Solu

We don’t do advertisements, so the mention of Solu has nothing to do with the certainty that it’s the next popular gadget on the market, but rather the opposite: it appears as an interesting novelty (as much as one can talk about novelties while quantum computers are looming…) but it might also sink commercially.

Solu (means: “organic cell”) is a Finnish invention, so everyone can easily think that in the techno-stuff circuits of the particular Finnish state, after the loss of the Nokia kingdom, they don’t cry, nor curse their misfortune; they are looking for a new grip on the global technological establishment. Solu, the size of a cigarette pack “cassette”, appears to resemble a smartphone but it is a computer. Its operating system is a robust transformation of Android, but its operational “philosophy” differs greatly from what we know as a PC. It “organically” interacts with cloud computing, “receives commands” through various gestures (apart from the “touches” of smartphones) and, mainly, it does not categorize content in the classical form of “folders”. There is nothing of the familiar “desktop” surface that Apple established and became commonplace subsequently, but something like what the photograph on the left shows: a (supposed) representation of the associations our brain makes. Obviously (;) for Solu to work, one does not need to buy (or steal) any software: with a monthly subscription (of the order of 20 dollars per month) one has access to any program they want.

Solu (whose development was funded by crowdfunding) is not yet ready for the market.

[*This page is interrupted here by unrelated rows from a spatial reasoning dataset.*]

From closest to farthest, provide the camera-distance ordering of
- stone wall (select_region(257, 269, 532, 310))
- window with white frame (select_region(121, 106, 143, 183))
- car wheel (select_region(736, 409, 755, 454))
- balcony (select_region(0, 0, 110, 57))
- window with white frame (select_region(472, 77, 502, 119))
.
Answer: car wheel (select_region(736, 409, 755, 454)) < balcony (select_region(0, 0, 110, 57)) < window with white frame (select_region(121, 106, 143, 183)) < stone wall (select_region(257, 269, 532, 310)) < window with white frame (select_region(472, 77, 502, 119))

And you might never see it. A feasible innovation is not necessarily a commercial success, especially in the capitalist competitive world. Cloud computing must win the “privacy bet” (or, more accurately, whatever remains of it), and Solu must simultaneously win over the smartphone and tablet audience by overcoming their users’ habits. All of this against established mega-corporations (which, of course, won’t remain such forever).